In the embodiment, the gas discharged by the compressor 4 in the heat pump system is high-temperature high-pressure gas, and is changed into a high-pressure low-temperature gas-liquid mixture after heat exchange and water supply are carried out by the condenser 3, and the hot water carries heat to transfer heat to materials in the drying box 14 through a radiator to supply heat for evaporation and dehydration of the materials; the high-pressure low-temperature vapor-liquid mixture is changed into low-pressure low-temperature gas through the liquid receiver 9 and the expansion valve 7, the low-pressure low-temperature gas enters the evaporator 6 to be evaporated and absorb heat, the circulating hot air is cooled for the second time in the evaporator 6 after being cooled for the first time through the heat exchanger 11, and a large amount of condensation latent heat is released during condensation and dehydration.

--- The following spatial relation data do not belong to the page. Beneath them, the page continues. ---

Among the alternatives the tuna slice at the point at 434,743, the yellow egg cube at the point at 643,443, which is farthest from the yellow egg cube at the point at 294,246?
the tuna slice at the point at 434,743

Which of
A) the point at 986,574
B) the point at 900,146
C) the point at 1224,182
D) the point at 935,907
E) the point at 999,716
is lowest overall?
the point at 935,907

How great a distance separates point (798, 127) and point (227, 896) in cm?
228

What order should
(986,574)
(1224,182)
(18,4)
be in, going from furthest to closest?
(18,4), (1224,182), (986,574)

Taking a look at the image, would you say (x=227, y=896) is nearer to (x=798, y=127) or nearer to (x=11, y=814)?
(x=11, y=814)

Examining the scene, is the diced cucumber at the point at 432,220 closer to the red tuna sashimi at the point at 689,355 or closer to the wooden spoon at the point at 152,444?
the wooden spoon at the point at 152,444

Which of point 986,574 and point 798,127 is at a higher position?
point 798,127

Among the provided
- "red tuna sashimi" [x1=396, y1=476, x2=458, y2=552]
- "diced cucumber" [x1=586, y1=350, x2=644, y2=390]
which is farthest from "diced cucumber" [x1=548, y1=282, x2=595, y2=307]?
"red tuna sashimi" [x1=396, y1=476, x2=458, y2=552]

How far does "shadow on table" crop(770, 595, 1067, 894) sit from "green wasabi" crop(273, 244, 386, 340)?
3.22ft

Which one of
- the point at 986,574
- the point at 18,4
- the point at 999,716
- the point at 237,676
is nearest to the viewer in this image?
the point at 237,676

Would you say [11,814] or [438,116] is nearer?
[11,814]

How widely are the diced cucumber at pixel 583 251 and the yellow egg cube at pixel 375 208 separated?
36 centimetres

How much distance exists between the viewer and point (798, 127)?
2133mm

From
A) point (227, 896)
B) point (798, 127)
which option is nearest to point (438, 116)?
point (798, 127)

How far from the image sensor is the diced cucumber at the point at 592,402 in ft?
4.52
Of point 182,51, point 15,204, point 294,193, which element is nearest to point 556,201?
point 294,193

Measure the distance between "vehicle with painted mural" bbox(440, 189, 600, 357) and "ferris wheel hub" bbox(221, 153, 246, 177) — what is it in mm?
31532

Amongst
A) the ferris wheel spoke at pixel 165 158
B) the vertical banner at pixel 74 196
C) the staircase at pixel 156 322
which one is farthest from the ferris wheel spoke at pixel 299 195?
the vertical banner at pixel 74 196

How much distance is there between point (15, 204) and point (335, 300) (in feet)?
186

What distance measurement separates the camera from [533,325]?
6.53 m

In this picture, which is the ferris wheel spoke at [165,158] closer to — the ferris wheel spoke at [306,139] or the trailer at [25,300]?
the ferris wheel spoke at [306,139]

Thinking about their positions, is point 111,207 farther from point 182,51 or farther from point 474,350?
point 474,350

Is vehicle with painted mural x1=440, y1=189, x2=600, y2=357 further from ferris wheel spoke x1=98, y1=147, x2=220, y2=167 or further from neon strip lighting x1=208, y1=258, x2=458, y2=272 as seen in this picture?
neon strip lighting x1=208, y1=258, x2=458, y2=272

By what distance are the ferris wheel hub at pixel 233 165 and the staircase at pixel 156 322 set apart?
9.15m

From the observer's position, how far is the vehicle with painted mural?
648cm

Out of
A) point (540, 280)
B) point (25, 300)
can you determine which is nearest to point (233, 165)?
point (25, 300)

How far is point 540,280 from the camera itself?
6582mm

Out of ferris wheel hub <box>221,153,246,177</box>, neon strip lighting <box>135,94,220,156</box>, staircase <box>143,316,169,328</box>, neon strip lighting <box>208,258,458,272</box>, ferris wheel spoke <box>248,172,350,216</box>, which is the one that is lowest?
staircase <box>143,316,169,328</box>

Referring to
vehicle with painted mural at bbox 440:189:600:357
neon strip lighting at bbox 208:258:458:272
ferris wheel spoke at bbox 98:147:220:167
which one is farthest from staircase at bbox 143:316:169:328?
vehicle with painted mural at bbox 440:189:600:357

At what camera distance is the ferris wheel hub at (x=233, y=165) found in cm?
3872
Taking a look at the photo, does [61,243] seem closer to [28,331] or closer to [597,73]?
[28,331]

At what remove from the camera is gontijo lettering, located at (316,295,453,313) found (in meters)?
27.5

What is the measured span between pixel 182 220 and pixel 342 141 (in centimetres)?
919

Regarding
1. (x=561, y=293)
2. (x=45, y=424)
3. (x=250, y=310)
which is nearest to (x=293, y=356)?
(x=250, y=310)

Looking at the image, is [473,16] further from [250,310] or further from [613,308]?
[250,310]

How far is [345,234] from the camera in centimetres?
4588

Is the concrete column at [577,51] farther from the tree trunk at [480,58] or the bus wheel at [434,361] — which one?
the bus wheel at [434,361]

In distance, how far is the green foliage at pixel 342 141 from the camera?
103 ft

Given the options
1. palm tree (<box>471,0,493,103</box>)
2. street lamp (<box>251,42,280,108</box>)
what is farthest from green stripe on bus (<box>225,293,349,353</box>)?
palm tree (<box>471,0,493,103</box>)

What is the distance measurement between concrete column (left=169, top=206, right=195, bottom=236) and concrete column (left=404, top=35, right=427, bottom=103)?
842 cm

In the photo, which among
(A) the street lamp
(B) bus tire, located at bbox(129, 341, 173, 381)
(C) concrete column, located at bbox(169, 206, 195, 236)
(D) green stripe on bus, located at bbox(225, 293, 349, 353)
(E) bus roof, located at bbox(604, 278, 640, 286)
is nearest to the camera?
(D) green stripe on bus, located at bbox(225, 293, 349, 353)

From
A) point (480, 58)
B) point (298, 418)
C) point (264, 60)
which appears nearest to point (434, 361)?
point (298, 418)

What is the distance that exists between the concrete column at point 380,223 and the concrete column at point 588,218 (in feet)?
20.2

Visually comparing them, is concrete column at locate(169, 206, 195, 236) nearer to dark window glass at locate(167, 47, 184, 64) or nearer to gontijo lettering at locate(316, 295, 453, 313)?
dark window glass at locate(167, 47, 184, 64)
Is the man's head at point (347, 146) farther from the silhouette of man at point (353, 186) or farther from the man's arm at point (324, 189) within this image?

The working medium which absorbs the heat energy of the circulating hot air and the latent heat of condensation is converted into low-pressure gas to enter the compressor 4 to complete the circulation.

It is worth noting that: whole system is connected with power and total control button, and it realizes controlling it through total control button, because the equipment that control button matches is equipment commonly used, belongs to current mature technology, no longer gives unnecessary details its electric connection relation and specific circuit structure here.

Although embodiments of the present invention have been shown and described, it will be appreciated by those skilled in the art that changes, modifications, substitutions and alterations can be made in these embodiments without departing from the principles and spirit of the invention, the scope of which is defined in the appended claims and their equivalents.